Nance’s 2019 tome, “The Soil Keepers,” makes plain, in her preface, our path forward: “To the entire menagerie of animal, fungal, and plant beings, both the seen and unseen, thank you for your unflinching love and core teachings. I am forever your student.”
All life is one. Life calls to us. We are wise to heed her call.
Credit where credit is due, Elena’s photographs appear here.
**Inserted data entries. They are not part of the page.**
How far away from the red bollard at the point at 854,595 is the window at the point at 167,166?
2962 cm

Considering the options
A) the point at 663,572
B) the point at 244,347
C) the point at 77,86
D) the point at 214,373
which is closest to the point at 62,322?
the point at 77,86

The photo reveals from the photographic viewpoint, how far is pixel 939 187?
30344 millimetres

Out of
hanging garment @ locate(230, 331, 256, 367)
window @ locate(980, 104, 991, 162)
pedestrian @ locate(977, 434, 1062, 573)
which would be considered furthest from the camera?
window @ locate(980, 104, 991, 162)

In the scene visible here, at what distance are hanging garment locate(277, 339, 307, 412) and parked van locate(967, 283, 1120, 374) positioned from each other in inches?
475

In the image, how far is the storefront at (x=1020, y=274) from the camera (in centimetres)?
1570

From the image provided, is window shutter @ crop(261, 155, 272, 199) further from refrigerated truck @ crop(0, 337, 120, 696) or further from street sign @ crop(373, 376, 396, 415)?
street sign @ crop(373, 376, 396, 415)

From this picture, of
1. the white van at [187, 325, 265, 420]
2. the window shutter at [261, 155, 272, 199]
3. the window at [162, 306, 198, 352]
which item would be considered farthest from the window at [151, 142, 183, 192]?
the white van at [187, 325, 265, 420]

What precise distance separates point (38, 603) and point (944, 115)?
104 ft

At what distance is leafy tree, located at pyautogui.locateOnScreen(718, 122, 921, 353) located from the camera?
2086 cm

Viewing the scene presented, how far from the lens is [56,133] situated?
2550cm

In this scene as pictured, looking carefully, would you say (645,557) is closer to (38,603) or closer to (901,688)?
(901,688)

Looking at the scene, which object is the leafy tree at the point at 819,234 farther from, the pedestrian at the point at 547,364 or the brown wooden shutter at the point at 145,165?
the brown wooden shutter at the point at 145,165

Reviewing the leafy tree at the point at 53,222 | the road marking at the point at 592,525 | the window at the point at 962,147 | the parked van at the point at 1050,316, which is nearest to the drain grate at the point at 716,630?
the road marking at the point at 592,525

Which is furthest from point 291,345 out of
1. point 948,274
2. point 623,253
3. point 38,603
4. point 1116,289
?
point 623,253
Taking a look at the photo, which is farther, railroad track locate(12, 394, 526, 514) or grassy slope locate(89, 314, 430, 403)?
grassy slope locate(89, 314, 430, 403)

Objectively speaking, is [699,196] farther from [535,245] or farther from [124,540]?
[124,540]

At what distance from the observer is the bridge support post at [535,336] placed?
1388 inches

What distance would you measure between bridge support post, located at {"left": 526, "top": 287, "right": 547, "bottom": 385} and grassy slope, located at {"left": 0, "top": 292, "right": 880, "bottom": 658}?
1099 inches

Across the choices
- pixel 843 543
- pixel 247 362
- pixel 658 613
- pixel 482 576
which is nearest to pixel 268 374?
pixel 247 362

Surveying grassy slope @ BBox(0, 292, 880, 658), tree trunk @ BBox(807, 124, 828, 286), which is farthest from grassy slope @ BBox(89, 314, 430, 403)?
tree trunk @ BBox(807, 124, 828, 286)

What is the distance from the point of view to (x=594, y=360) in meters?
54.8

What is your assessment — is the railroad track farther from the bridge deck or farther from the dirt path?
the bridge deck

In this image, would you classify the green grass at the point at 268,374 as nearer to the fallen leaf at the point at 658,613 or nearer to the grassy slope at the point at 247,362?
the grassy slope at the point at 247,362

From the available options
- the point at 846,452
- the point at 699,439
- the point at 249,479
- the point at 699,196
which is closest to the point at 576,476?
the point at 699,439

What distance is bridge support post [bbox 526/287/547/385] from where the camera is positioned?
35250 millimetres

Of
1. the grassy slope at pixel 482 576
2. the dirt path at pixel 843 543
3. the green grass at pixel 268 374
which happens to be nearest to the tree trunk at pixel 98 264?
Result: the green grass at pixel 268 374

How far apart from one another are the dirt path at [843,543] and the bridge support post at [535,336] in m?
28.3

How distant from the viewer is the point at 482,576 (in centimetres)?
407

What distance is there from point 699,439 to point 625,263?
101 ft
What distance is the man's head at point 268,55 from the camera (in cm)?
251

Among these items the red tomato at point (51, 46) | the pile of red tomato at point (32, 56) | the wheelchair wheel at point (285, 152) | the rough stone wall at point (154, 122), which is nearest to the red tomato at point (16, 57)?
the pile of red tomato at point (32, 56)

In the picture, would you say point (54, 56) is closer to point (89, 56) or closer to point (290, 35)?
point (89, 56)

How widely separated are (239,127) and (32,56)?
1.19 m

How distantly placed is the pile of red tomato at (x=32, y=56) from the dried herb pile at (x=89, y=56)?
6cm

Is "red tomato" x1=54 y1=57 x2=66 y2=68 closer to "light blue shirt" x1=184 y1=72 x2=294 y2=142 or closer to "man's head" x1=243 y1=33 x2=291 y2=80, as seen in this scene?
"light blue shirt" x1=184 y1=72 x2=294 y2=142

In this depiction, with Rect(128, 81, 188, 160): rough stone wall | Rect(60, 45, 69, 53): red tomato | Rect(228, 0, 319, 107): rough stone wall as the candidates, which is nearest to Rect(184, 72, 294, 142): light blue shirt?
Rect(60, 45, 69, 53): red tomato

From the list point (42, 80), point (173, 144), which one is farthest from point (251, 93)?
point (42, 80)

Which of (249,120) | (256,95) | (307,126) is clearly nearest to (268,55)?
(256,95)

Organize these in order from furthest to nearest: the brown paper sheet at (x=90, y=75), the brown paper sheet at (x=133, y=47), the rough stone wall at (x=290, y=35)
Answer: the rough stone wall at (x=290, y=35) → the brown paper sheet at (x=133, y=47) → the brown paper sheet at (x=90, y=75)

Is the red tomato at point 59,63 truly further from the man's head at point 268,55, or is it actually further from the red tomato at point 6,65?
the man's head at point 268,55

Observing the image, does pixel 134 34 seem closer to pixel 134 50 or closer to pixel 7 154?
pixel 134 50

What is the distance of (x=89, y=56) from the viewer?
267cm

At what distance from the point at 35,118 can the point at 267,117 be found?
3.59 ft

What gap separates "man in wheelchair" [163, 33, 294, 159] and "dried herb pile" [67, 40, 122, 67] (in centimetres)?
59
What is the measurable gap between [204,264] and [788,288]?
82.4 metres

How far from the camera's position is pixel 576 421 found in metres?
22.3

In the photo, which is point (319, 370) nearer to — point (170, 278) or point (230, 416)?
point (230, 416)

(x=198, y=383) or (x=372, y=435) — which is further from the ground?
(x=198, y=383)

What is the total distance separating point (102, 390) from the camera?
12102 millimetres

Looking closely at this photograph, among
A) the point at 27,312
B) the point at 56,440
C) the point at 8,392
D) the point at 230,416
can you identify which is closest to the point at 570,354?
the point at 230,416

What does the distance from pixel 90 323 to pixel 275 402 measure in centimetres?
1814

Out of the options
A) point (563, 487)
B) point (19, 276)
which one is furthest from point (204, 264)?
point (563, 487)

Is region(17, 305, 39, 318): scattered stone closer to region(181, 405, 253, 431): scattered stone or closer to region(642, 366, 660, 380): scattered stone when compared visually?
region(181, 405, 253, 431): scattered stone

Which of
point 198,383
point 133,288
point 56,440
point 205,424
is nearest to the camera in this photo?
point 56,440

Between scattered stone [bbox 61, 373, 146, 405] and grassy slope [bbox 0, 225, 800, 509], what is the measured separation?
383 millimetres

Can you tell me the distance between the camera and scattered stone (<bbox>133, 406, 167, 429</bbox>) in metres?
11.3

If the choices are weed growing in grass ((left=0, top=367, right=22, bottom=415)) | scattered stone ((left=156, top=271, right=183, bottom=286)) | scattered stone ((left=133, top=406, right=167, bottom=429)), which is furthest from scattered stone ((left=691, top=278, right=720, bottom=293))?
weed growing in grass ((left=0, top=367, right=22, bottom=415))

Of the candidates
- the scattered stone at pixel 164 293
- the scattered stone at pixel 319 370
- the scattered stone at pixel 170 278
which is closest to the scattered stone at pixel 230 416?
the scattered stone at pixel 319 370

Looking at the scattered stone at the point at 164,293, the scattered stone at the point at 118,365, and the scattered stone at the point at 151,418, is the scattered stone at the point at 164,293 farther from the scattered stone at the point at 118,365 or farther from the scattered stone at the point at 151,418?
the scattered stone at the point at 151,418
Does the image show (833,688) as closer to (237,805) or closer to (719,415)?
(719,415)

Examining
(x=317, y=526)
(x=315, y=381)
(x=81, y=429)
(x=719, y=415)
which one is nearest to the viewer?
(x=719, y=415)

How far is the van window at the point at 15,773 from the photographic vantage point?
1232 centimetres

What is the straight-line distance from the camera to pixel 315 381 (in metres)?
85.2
Recently we drove north to nowhere, Cold Brook Road in Southern Aroostook County, Maine. Between 1793 and 1815 Northern Maine was a major producer of wheat, known as “the breadbasket of New England.” In the 1940s and 1950s Aroostook County was the top producer of potatoes in America. Big skies, open vistas, quiet abounds there. Our friend Kirk, a Master Electrician, Master Cabinetmaker, Builder and Humble Farmer welcomed us to his 157 acre-farm in Amish country.